Di tengah hutan lebat dan kebun kelapa sawit yang membentang luas, konflik antara manusia dan gajah liar masih terus berlanjut di Kabupaten Tanjung Jabung Barat. Beberapa waktu lalu, seorang warga Desa Suban, Kecamatan Batang Asam, merekam momen ketika sekelompok gajah liar merusak kebun kelapa sawit miliknya. Video itu dengan cepat menyebar, menambah kecemasan warga setempat.
Abu Syauqi, Kepala Resort BKSDA Kuala Tungkal, Jambi, saat dikonfirmasi pada Rabu (26/6/2024), membenarkan adanya laporan dari masyarakat terkait keberadaan gajah di wilayah Desa Suban. “Pada Senin (24/6/2024), kami menerima laporan dari masyarakat mengenai keberadaan gajah di Desa Suban, Kecamatan Batang Asam,” kata Abu. “Selasa (25/6/2024), Kepala BKSDA langsung menurunkan tim untuk melakukan verifikasi dan upaya penanganan. Tim kami segera meluncur ke lokasi.”

— DATA SUMBER —
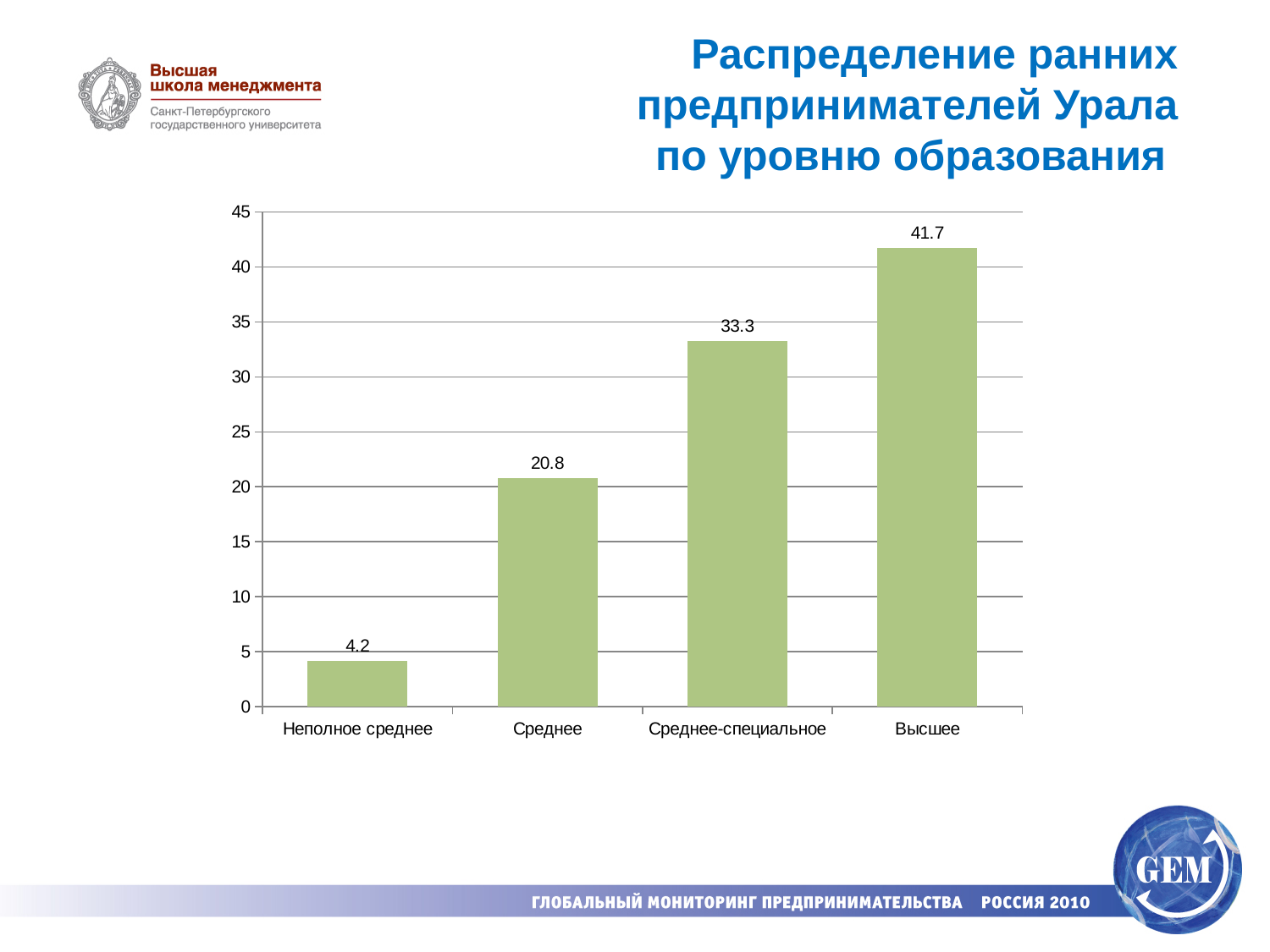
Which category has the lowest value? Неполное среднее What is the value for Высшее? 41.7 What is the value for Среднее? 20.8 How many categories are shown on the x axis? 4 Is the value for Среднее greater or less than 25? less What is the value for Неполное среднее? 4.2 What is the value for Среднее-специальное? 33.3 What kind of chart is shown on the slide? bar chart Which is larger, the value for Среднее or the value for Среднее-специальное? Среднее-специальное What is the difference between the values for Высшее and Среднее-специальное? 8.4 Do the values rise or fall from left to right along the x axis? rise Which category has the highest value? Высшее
* * *
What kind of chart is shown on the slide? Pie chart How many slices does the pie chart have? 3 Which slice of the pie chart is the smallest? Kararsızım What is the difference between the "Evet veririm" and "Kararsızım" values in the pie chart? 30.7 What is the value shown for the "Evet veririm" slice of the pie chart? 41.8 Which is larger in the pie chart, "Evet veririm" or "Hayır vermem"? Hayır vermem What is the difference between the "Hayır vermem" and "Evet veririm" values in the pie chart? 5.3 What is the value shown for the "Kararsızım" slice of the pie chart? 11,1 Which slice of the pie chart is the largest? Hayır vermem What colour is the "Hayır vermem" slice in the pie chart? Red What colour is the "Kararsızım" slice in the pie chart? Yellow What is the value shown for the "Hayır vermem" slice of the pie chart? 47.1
...
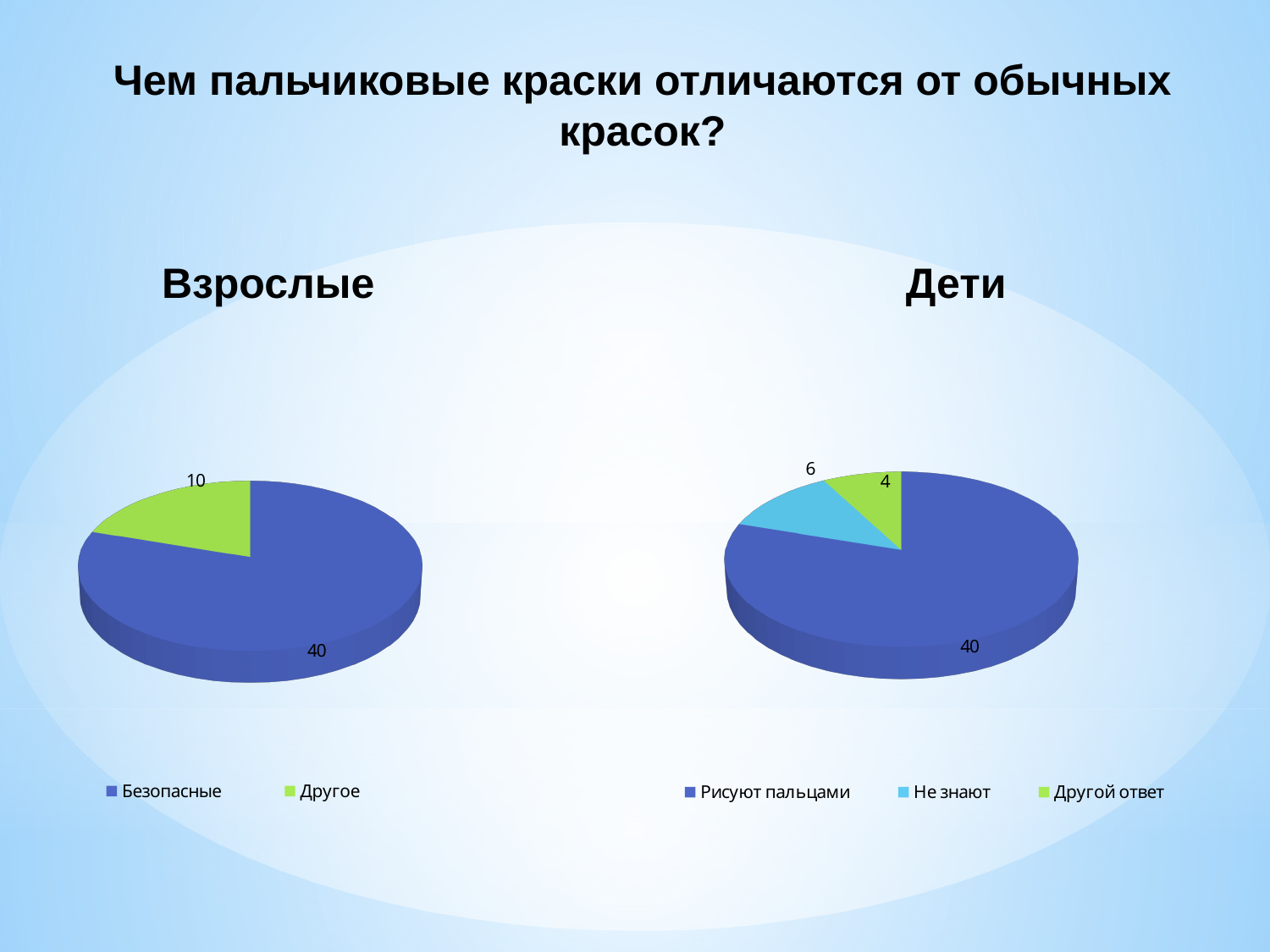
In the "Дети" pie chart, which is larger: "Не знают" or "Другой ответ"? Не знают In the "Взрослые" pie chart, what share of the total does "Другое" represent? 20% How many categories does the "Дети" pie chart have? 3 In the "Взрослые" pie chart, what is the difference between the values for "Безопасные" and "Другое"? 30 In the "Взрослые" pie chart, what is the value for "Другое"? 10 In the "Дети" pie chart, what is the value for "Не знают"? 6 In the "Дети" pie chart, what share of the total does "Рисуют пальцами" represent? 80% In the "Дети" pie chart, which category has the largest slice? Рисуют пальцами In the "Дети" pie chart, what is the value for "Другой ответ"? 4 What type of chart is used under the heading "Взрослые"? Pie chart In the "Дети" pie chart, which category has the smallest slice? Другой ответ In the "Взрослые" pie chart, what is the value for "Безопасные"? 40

— TUGAS 1 —
Tentukan apakah setiap pernyataan berikut sesuai dengan teks bacaan. Jawab ya atau tidak untuk masing-masing, dan sertakan kutipan persis dari teks yang menjadi penentunya.
(a) Laporan masyarakat tentang keberadaan gajah di Desa Suban diterima pada hari Senin.
(b) Abu Syauqi menjabat sebagai Kepala BKSDA Jambi.
(c) Video gajah liar yang merusak kebun kelapa sawit menyebar dengan lambat.
— TUGAS 2 —
Ubah nama "Tanjung Jabung Barat" menjadi "Tanjung Jabung Timur" di bagian teks bacaan yang dimulai dari "Di tengah hutan" dan terus sampai "kecemasan warga setempat.", lalu tuliskan bagian itu kembali.

— JAWABAN 1 —
(a) Ya: "Pada Senin (24/6/2024), kami menerima laporan dari masyarakat mengenai keberadaan gajah di Desa Suban, Kecamatan Batang Asam"
(b) Tidak: "Abu Syauqi, Kepala Resort BKSDA Kuala Tungkal, Jambi"
(c) Tidak: "Video itu dengan cepat menyebar"

— JAWABAN 2 —
Di tengah hutan lebat dan kebun kelapa sawit yang membentang luas, konflik antara manusia dan gajah liar masih terus berlanjut di Kabupaten Tanjung Jabung Timur. Beberapa waktu lalu, seorang warga Desa Suban, Kecamatan Batang Asam, merekam momen ketika sekelompok gajah liar merusak kebun kelapa sawit miliknya. Video itu dengan cepat menyebar, menambah kecemasan warga setempat.